Journal of Clinical Pediatrics ›› 2025, Vol. 43 ›› Issue (7): 511-518.doi: 10.12372/jcp.2025.24e0304

• Original Article • Previous Articles     Next Articles

Construction of risk prediction model for primary graft failure after umbilical cord blood transplantation in pediatric leukemia

ZHANG Zhiqi1, XIONG Ruolan1, LI Bohan1, JI Qi1, WANG Qingwei1, LU Jun1, LI Jie1, XIAO Peifang1(), HU Shaoyan1,2()   

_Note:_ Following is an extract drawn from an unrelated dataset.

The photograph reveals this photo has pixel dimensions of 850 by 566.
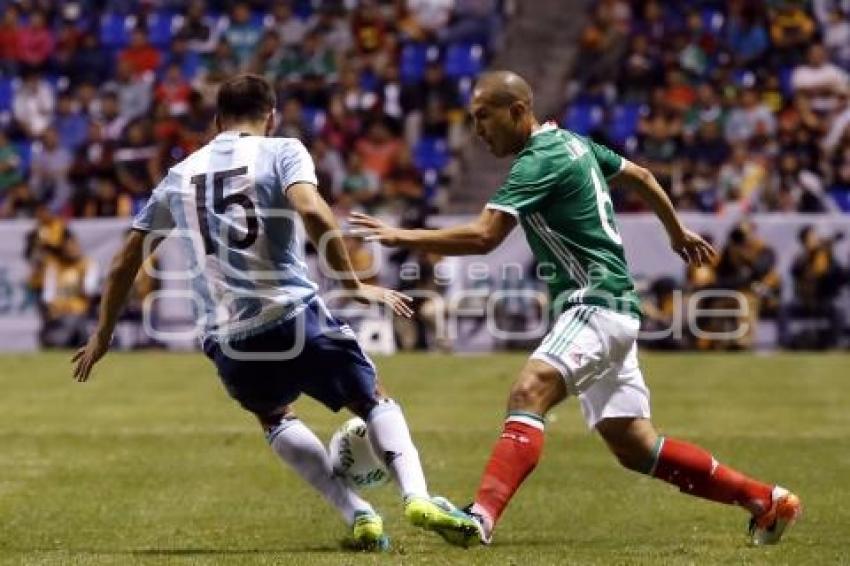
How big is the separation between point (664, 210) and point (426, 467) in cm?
382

  1. 1. Department of Hematology and Oncology, Children's Hospital of Soochow University, Suzhou 215000, Jiangsu, China
    2. Jiangsu Pediatric Hematology & Oncology, Suzhou 215000, Jiangsu, China
  • Received:2024-04-09 Accepted:2025-01-26 Published:2025-07-15 Online:2025-06-27
  • Contact: XIAO Peifang, HU Shaoyan E-mail:xpfdr@163.com;hushaoyan@suda.edu.cn

Abstract:

Objective To build a risk prediction model for primary graft failure (PGF) after umbilical cord blood transplantation (UCBT) in pediatric leukemia based on over-sampling. Methods Patients with leukemia who received umbilical cord blood transplantation from January 2017 to December 2022 were retrospectively analyzed. According to the presence or absence of PGF, the patients were divided into graft failure group and graft success group. Based on the over-sampling algorithm to expand the positive group data, the random forest, neural network and logistic regression were used to construct the mode. The stability of the algorithm was evaluated by using the 5-fold cross-validation method. The model was evaluated by using AUC, precision, recall and F1-score. Results A total of 92 leukemia patients were enrolled, PGF occurred in 10 patients (10.9%). ROSE and SMOTE algorithm demonstrate good stability in 5-fold cross-validation method. In the data set processed by ROSE algorithm, all models have good prediction effect, and the best performance is the neural network model. Juvenile myelomonocytic leukemia, HLA matching<9/10, RIC, no Periengraftment syndrome and EBV infection within 42 days were independent risk factors for PGF. Conclusion Multiple factors may cause PGF after umbilical cord blood transplantation in pediatric leukemia. ROSE-Neural Network model has good predictive ability, which can help doctors to identify patients at high risk of PGF early, provide personalized treatment, and improve the prognosis of children.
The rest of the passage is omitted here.